Beim Skitouren findet er es am besten, wenn der Weg steil und anspruchsvoll und die Distanz weit ist. Sprints liegen ihm weniger. «Auf dem Gipfel angekommen, ist man zuerst völlig kaputt. Doch der super Ausblick, die Ruhe dort oben und die Fahrt hinunter ins Tal sind die grosse Belohnung für die Anstrengung.» Es sei wie eine Sucht.

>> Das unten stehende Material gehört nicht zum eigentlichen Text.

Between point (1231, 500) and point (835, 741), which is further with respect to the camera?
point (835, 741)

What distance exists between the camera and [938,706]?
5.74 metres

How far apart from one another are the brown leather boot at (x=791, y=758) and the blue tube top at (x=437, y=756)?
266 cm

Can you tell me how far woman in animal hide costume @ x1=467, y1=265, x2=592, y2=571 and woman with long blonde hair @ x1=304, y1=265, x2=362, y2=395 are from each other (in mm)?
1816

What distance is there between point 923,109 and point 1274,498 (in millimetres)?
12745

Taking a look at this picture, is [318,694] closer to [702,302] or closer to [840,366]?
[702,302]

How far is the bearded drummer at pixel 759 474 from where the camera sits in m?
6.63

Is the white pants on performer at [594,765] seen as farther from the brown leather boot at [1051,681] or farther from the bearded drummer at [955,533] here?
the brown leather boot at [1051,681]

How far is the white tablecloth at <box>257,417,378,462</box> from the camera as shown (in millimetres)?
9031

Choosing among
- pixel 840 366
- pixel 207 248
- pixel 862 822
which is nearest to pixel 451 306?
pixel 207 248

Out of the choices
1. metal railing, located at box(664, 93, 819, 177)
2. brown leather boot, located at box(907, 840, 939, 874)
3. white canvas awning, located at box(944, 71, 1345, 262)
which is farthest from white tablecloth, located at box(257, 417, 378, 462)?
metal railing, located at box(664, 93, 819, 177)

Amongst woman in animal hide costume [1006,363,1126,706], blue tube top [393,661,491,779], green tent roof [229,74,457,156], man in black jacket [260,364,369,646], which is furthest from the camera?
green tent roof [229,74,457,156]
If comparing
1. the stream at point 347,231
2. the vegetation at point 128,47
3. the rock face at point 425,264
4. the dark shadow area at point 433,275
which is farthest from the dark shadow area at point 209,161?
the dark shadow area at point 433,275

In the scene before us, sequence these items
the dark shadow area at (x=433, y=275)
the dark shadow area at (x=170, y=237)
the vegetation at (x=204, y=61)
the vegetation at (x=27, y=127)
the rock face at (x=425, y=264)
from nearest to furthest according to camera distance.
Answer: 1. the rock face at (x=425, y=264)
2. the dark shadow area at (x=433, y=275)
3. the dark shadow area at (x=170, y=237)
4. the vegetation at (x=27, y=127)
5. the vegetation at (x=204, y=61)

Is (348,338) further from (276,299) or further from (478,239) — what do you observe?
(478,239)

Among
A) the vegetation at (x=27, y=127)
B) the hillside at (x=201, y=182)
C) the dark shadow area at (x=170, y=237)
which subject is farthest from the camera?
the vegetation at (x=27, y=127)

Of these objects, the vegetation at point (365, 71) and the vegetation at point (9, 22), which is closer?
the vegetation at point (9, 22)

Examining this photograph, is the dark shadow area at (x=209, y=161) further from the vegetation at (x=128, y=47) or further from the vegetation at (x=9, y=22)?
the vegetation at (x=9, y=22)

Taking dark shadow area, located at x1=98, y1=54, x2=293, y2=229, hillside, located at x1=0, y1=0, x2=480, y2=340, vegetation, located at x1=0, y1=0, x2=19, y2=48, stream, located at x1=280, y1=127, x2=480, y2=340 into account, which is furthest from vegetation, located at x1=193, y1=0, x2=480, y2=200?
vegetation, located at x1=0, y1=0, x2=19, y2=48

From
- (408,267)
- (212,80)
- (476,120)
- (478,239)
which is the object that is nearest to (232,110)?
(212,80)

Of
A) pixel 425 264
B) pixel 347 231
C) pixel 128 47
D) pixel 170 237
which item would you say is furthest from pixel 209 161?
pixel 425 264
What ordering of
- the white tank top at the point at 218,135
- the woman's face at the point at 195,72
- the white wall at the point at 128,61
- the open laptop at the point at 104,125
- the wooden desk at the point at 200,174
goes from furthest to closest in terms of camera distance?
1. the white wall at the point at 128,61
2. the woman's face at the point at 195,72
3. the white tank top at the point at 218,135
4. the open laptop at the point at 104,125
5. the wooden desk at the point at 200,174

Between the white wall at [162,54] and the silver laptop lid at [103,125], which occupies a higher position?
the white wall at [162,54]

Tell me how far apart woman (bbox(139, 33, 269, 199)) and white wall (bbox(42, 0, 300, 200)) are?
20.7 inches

Seine Lieblingsstrecke führt Pua auf den Piz Arina. Das ist der Hausberg von Vnà. «Wenn ich zu Hause bin und abends Zeit habe, gehe ich schnell auf den Berg» erzählt er. «Weil ich den Lauf mit den 1200 bis 1300 Höhenmetern Unterschied schon oft absolviert habe, verfüge ich dort auch über die besten Vergleichsmöglichkeiten und sehe sofort, wo ich konditionell stehe.»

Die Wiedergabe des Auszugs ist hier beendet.